##### Supplied material

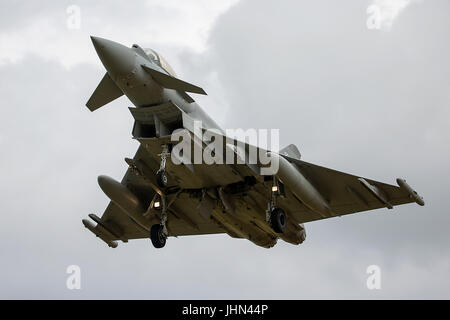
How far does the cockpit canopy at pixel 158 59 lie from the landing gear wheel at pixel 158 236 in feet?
17.9

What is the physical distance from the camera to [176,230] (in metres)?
27.5

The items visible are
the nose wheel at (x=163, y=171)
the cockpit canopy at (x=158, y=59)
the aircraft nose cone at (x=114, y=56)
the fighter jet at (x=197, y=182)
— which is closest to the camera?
the aircraft nose cone at (x=114, y=56)

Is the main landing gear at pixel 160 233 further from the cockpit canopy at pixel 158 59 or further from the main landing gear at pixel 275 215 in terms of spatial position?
the cockpit canopy at pixel 158 59

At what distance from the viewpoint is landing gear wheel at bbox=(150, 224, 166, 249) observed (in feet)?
78.5

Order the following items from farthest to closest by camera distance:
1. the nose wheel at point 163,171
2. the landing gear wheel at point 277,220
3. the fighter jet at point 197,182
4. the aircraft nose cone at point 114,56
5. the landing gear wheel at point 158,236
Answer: the landing gear wheel at point 158,236, the landing gear wheel at point 277,220, the fighter jet at point 197,182, the nose wheel at point 163,171, the aircraft nose cone at point 114,56

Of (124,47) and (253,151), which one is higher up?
(124,47)

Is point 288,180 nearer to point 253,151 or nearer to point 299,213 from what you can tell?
point 253,151

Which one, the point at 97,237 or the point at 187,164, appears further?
the point at 97,237

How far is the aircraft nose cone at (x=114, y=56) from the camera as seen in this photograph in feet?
65.7

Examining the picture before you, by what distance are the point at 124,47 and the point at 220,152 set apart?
4.45 metres

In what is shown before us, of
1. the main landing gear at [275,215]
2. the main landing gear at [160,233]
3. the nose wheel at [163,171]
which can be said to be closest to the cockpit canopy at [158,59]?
the nose wheel at [163,171]

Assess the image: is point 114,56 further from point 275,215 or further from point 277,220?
point 277,220

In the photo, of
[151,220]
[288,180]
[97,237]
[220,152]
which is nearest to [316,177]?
[288,180]
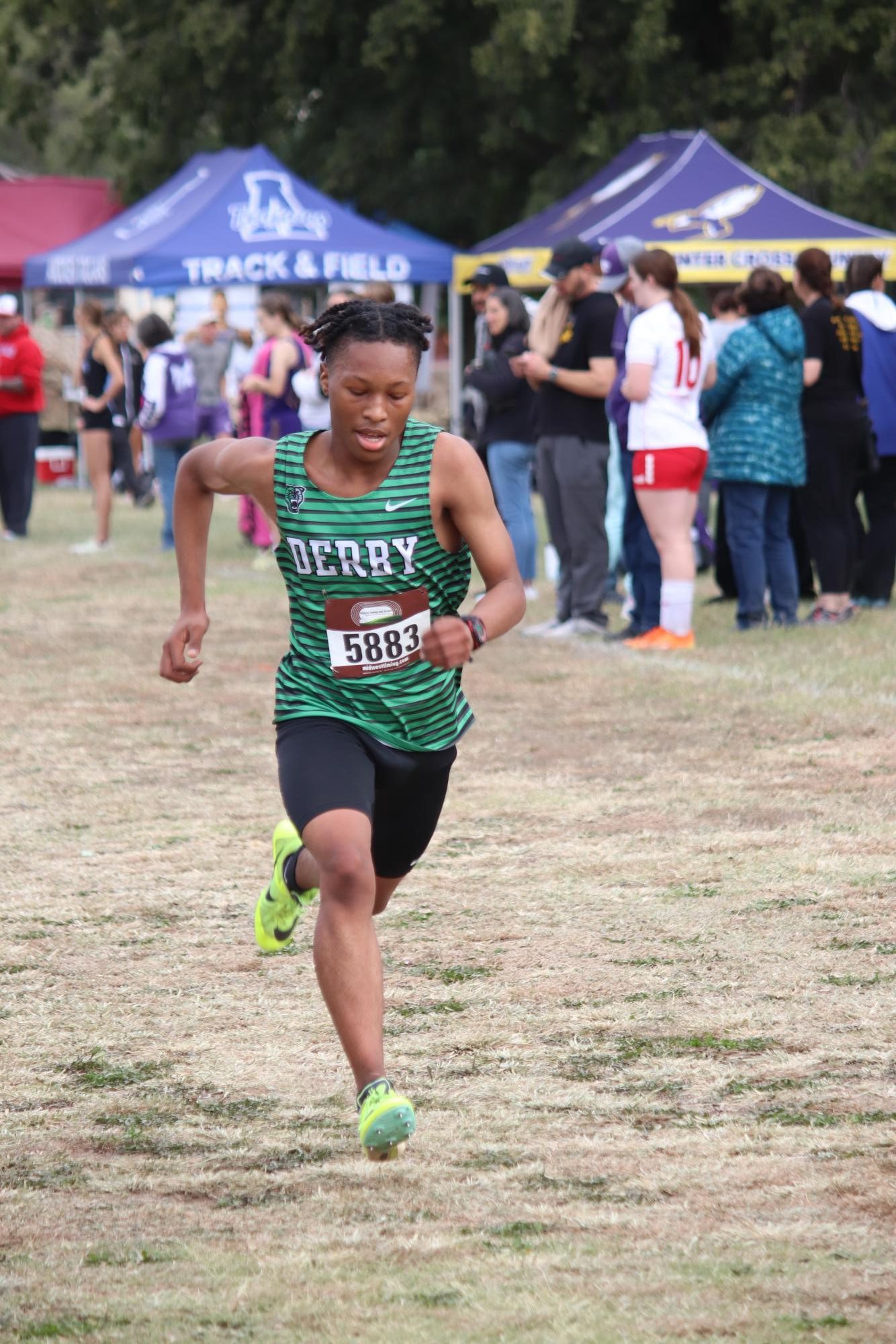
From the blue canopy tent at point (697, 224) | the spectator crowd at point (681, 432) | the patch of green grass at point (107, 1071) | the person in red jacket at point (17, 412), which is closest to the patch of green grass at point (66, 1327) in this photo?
the patch of green grass at point (107, 1071)

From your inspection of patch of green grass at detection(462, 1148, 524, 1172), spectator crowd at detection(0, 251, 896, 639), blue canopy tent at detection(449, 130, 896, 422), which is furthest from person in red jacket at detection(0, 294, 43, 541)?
patch of green grass at detection(462, 1148, 524, 1172)

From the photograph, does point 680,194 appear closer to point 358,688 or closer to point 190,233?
point 190,233

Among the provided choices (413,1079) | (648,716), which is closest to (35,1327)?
(413,1079)

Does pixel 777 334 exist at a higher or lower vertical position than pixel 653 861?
higher

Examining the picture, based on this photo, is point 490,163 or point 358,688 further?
point 490,163

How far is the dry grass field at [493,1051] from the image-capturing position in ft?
10.4

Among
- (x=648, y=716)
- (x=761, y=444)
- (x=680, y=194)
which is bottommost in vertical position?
(x=648, y=716)

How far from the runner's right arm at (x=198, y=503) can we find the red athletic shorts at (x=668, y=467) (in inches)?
227

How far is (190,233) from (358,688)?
1908 cm

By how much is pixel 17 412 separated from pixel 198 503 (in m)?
13.0

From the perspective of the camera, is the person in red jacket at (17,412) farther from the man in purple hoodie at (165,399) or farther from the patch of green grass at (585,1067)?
the patch of green grass at (585,1067)

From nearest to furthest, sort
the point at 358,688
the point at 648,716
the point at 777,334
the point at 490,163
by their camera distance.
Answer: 1. the point at 358,688
2. the point at 648,716
3. the point at 777,334
4. the point at 490,163

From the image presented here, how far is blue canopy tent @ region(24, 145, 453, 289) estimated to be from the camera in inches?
858

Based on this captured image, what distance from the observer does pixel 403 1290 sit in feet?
10.3
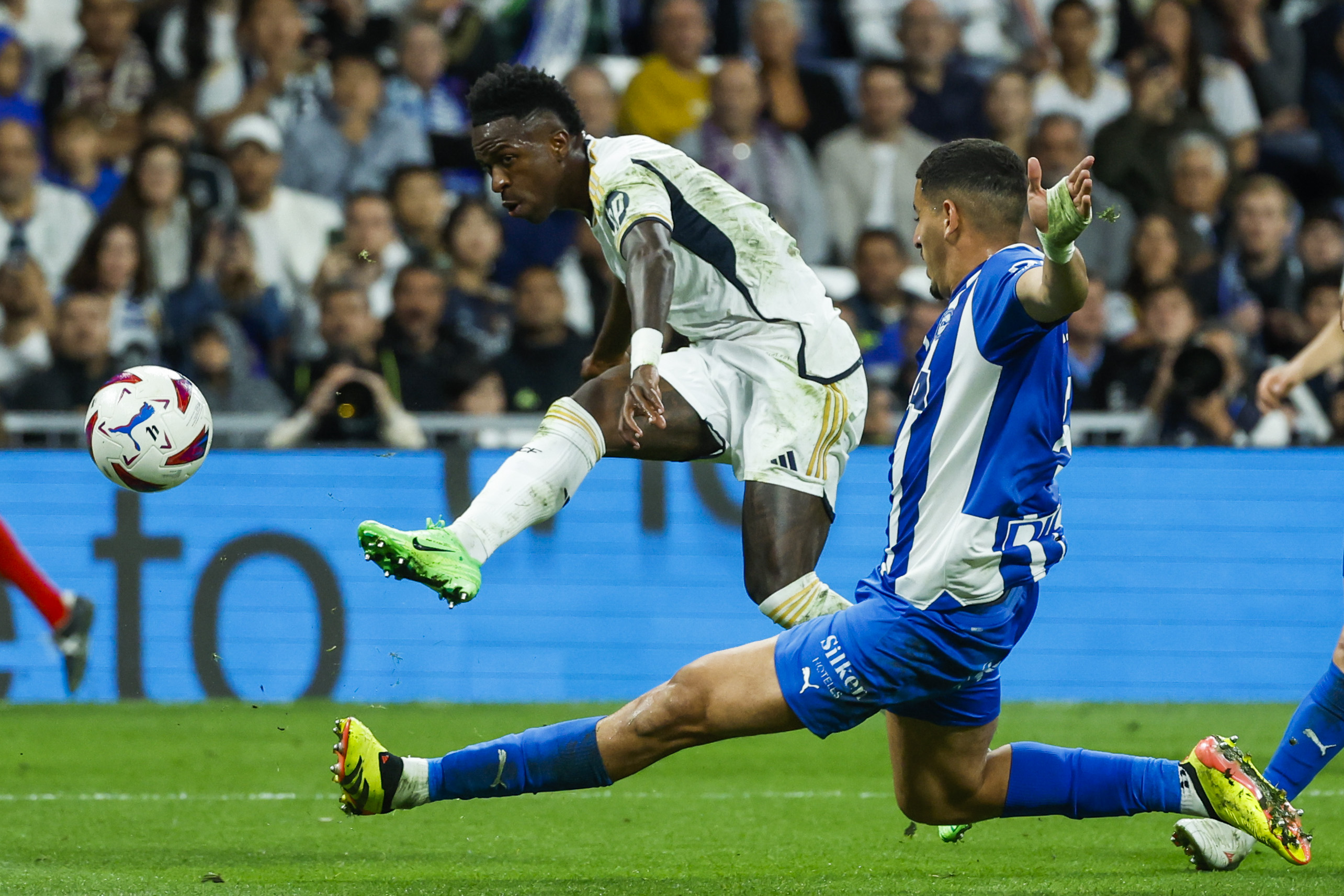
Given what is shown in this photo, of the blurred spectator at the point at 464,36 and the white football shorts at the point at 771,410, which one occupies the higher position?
the blurred spectator at the point at 464,36

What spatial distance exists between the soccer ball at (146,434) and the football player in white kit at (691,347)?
102 centimetres

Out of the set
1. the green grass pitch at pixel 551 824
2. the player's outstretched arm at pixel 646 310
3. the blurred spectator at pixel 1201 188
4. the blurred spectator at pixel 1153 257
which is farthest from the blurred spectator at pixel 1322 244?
the player's outstretched arm at pixel 646 310

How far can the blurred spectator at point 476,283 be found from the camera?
10.8m

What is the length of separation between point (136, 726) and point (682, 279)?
4332 mm

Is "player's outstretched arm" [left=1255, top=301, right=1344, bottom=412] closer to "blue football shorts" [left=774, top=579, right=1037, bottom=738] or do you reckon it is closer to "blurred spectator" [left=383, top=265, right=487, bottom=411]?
"blue football shorts" [left=774, top=579, right=1037, bottom=738]

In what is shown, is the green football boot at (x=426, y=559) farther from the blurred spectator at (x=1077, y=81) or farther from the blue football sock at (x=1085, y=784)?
the blurred spectator at (x=1077, y=81)

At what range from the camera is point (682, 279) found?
582 cm

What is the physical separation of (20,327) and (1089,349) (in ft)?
22.5

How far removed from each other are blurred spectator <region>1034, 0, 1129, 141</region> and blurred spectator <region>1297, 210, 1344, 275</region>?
164cm

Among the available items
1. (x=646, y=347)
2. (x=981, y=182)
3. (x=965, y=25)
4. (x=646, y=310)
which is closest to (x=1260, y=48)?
(x=965, y=25)

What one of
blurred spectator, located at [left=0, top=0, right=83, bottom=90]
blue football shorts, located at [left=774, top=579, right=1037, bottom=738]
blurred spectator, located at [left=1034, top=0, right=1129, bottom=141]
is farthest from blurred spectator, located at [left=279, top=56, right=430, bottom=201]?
blue football shorts, located at [left=774, top=579, right=1037, bottom=738]

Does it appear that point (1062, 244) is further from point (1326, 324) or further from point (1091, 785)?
point (1326, 324)

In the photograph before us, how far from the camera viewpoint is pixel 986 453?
4.00 meters

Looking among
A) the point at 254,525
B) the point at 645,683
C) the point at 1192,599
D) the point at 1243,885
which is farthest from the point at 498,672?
the point at 1243,885
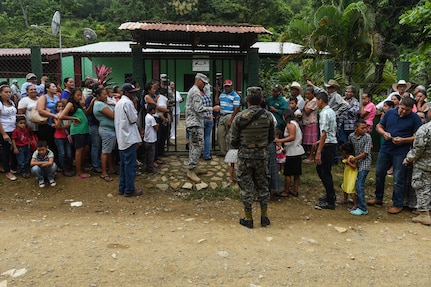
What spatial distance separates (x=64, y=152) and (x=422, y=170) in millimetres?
5457

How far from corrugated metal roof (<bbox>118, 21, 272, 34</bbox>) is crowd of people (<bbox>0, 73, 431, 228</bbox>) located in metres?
0.94

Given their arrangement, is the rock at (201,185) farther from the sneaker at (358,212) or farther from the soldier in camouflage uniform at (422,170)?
the soldier in camouflage uniform at (422,170)

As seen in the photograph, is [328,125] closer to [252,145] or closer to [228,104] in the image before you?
[252,145]

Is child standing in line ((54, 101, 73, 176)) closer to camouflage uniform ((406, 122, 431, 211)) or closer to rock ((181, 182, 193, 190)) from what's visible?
rock ((181, 182, 193, 190))

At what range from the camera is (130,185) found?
18.7ft

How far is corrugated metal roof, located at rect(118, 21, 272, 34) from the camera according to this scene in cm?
618

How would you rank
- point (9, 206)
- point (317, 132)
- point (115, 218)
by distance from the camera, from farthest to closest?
point (317, 132) → point (9, 206) → point (115, 218)

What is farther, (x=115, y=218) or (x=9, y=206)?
(x=9, y=206)

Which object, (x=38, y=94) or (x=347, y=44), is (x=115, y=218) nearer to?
(x=38, y=94)

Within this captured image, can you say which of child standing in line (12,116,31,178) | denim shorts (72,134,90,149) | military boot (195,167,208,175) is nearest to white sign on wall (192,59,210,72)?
military boot (195,167,208,175)

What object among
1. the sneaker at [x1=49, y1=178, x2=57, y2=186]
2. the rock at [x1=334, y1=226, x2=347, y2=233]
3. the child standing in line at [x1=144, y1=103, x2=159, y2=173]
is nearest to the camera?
the rock at [x1=334, y1=226, x2=347, y2=233]

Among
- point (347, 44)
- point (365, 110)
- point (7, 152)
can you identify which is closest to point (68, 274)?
point (7, 152)

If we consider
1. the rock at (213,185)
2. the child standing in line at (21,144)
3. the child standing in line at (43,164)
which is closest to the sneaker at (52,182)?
Answer: the child standing in line at (43,164)

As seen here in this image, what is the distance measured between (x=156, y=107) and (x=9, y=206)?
277cm
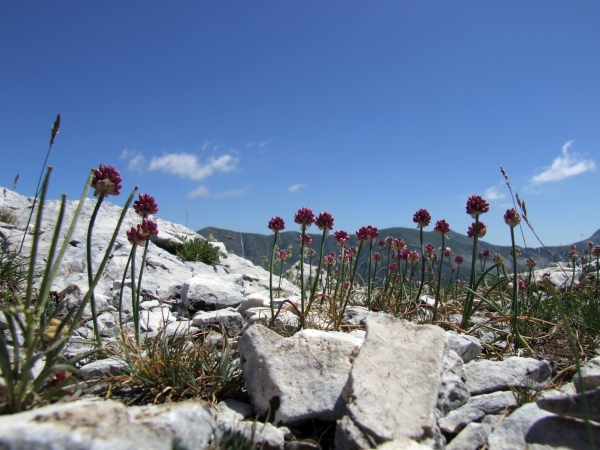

##########

The exercise
Put the lines of the listing into a JSON array of strings, one string per line and no entries for blank lines. Begin at the line that contains "The items visible are" and stop after the line that contains "4.45 metres".

Expected answer
[
  "The items visible are",
  "the nose wheel at (x=163, y=171)",
  "the cockpit canopy at (x=158, y=59)",
  "the aircraft nose cone at (x=114, y=56)",
  "the fighter jet at (x=197, y=182)",
  "— which is closest to the camera?",
  "the aircraft nose cone at (x=114, y=56)",
  "Is the main landing gear at pixel 160 233 further from the cockpit canopy at pixel 158 59 or further from the main landing gear at pixel 275 215 in terms of spatial position?",
  "the cockpit canopy at pixel 158 59",
  "At what distance from the viewpoint is landing gear wheel at bbox=(150, 224, 166, 249) observed (in feet)?",
  "78.5",
  "Order the following items from farthest to closest by camera distance:",
  "1. the nose wheel at point 163,171",
  "2. the landing gear wheel at point 277,220",
  "3. the fighter jet at point 197,182",
  "4. the aircraft nose cone at point 114,56",
  "5. the landing gear wheel at point 158,236",
  "Answer: the landing gear wheel at point 158,236, the landing gear wheel at point 277,220, the fighter jet at point 197,182, the nose wheel at point 163,171, the aircraft nose cone at point 114,56",
  "Of (124,47) and (253,151), which one is higher up?",
  "(124,47)",
  "Is point 288,180 nearer to point 253,151 or nearer to point 299,213 from what you can tell?",
  "point 253,151",
  "Which one, the point at 97,237 or the point at 187,164, appears further?",
  "the point at 97,237",
  "How far is the aircraft nose cone at (x=114, y=56) from the camera as seen in this photograph in feet?",
  "65.7",
  "Examining the picture before you, by what distance are the point at 124,47 and the point at 220,152 set apart?",
  "4.45 metres"
]